Being younger in age than Akufo-Addo has not delivered to Ghanaians the kind of leadership and competence that the people’s mandate requires of President Mahama. The state of affairs in Ghana today whether as midterm crisis or leadership’s failure is happening under the leadership of a man who is well above the middle age and fast approaching civil service compulsory retirement age of sixty. We have past and current examples of elected leaders across the world that can be described as young or old but we can all attest to the fact that visionary and competent leadership has never been the exclusive preserve of the younger or older leaders.
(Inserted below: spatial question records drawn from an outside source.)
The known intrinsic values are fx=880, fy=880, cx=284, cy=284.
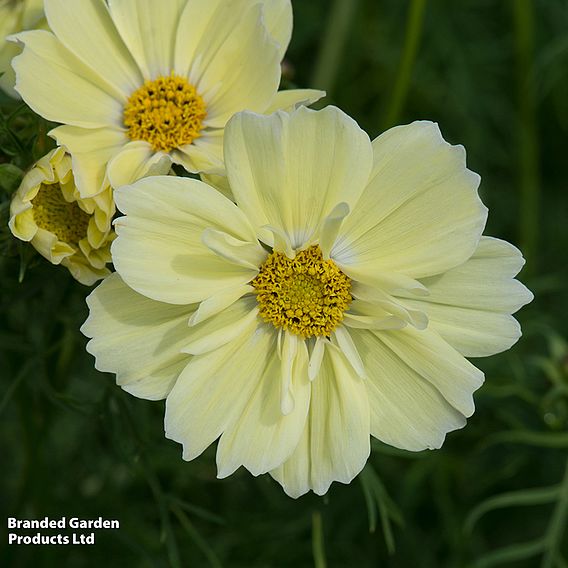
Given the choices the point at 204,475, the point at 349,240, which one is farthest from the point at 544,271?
the point at 349,240

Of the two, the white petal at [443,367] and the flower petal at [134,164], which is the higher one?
the flower petal at [134,164]

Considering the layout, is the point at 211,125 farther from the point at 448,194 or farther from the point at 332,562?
the point at 332,562

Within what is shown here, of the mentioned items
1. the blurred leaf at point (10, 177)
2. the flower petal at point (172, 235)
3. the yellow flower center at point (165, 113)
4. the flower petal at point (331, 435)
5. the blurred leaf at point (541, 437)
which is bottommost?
the flower petal at point (331, 435)

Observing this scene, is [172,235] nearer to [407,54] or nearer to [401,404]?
[401,404]

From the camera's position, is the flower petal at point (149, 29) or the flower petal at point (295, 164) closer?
the flower petal at point (295, 164)

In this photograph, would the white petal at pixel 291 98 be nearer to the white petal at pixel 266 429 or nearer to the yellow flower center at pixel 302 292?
the yellow flower center at pixel 302 292

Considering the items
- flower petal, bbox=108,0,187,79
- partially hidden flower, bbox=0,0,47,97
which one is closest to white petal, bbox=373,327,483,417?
flower petal, bbox=108,0,187,79

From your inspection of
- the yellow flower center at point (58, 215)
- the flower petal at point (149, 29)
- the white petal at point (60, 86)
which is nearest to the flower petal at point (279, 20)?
the flower petal at point (149, 29)

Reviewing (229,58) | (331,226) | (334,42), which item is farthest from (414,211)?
(334,42)
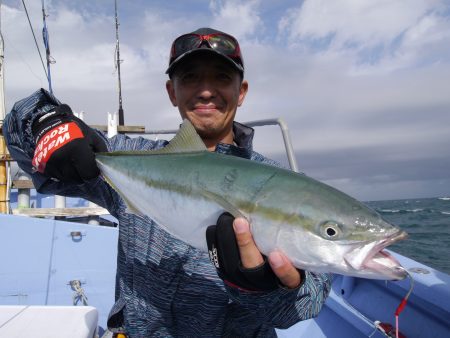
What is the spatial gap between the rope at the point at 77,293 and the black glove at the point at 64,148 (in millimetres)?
2691

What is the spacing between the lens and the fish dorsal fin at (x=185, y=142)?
2121 mm

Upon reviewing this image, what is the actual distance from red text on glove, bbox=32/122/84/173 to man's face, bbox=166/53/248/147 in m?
0.79

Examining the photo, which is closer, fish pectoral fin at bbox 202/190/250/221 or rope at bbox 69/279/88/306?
fish pectoral fin at bbox 202/190/250/221

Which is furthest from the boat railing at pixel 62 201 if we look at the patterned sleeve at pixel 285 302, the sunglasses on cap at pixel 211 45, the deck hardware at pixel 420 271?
the patterned sleeve at pixel 285 302

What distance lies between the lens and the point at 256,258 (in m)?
1.62

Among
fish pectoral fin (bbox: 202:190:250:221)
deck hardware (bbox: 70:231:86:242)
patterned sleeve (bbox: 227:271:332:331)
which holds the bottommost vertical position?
deck hardware (bbox: 70:231:86:242)

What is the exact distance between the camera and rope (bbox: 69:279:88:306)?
4345mm

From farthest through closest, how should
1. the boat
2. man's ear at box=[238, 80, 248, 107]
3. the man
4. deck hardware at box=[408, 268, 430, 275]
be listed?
the boat
deck hardware at box=[408, 268, 430, 275]
man's ear at box=[238, 80, 248, 107]
the man

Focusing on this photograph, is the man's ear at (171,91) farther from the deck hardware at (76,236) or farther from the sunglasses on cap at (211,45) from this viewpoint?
the deck hardware at (76,236)

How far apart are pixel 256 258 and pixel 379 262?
0.52 metres

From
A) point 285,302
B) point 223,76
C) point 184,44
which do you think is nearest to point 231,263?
point 285,302

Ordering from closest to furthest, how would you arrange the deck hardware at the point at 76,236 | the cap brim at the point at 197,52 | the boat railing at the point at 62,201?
the cap brim at the point at 197,52 → the deck hardware at the point at 76,236 → the boat railing at the point at 62,201

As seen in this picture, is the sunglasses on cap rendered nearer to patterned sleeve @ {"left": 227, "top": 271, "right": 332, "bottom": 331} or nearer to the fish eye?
A: the fish eye

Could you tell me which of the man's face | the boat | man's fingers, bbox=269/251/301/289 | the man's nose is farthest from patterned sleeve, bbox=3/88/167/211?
the boat
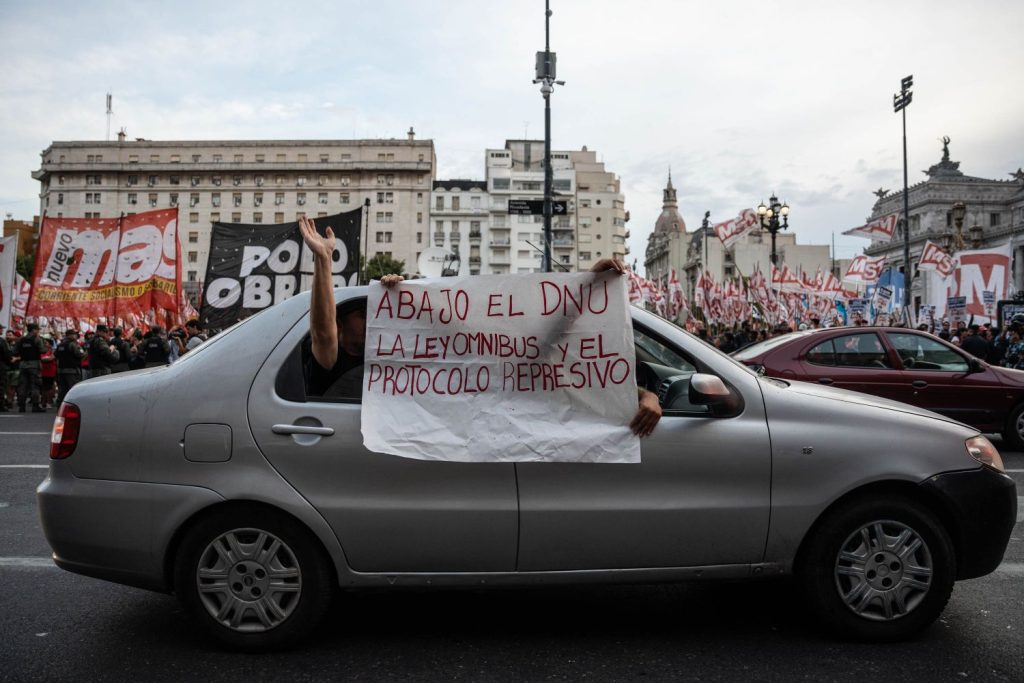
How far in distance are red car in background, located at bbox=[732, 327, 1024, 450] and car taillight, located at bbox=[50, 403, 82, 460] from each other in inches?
284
The seriousness of what is ahead of us in the next election can easily be found in our current predicament where the choice of a leader that majority of Ghanaians made at the polls in 2012 is the result of where we are now. We allowed our votes to be easily bought by the cheapest of propagandas and money. We risk finding ourselves in more dire or critical situation soon after 2016 elections if we allow ourselves to fall for these cheap and empty arguments. That cycle of falling for the lies must be broken at the next election. Instead of making us feel the improvements in the quality of our lives which is the mandate we gave them, the NDC is rather concerned about machinations on how to win the next election by deceiving the electorate. As Ghanaians, we may move a notch higher by demanding that all persons seeking the highest office of the land be examined and certified as healthy by an independent medical body or institution. That, to me would be making progress instead of this empty noise about age.